::: Supplied data :::

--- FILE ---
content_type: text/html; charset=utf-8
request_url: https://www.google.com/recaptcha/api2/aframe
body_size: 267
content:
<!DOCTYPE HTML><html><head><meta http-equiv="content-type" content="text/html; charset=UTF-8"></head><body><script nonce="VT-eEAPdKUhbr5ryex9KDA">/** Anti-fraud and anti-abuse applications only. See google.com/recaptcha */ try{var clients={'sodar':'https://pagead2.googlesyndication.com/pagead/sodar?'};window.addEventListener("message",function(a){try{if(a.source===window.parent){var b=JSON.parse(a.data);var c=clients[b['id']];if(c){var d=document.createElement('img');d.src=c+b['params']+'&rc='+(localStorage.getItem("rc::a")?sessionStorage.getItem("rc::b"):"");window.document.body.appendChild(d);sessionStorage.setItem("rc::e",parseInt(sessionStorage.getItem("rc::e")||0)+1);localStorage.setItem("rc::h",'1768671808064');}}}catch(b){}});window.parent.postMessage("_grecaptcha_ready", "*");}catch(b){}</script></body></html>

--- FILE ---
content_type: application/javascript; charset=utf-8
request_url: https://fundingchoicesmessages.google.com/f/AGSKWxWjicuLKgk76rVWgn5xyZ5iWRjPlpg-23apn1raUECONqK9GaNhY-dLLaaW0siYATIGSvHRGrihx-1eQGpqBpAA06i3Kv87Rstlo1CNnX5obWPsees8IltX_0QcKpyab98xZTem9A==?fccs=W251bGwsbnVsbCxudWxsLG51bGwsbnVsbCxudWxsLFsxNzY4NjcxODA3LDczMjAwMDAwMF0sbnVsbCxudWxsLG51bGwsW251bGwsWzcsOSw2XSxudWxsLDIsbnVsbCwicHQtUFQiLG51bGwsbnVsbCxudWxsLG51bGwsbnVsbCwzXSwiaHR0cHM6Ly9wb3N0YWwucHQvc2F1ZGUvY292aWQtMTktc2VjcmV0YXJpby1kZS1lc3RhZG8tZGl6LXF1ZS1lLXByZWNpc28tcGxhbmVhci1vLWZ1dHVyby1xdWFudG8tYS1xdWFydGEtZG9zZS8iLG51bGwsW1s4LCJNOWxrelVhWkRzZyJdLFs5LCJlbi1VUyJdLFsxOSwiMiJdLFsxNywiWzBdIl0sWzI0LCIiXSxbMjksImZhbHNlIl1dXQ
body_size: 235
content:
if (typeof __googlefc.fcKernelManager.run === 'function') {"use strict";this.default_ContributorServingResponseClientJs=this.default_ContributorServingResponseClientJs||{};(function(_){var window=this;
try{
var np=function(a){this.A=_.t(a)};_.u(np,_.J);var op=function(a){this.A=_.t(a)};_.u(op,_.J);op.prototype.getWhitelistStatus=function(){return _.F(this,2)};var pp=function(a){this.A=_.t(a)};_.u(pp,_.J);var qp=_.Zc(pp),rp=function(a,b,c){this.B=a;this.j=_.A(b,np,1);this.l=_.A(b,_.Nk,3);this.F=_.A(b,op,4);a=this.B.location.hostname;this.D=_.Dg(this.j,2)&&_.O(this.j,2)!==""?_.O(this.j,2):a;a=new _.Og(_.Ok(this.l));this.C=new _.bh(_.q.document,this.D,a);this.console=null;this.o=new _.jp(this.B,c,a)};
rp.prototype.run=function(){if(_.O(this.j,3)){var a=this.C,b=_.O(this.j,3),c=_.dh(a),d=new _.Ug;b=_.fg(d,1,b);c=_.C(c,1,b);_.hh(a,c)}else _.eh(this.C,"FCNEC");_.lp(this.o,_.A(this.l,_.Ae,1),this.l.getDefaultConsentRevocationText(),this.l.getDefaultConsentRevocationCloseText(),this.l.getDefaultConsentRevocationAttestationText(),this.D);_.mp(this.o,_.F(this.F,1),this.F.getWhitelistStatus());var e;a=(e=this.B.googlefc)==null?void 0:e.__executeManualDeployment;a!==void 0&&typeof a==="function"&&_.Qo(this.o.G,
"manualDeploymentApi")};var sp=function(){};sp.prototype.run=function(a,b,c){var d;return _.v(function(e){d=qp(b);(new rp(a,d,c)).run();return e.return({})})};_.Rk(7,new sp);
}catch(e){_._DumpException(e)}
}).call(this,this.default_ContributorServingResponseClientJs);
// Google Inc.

:::

Exercise prompt:
Figure out how many lines of the data hold "getWhitelistStatus", and answer with the number only.

Response to the task:
2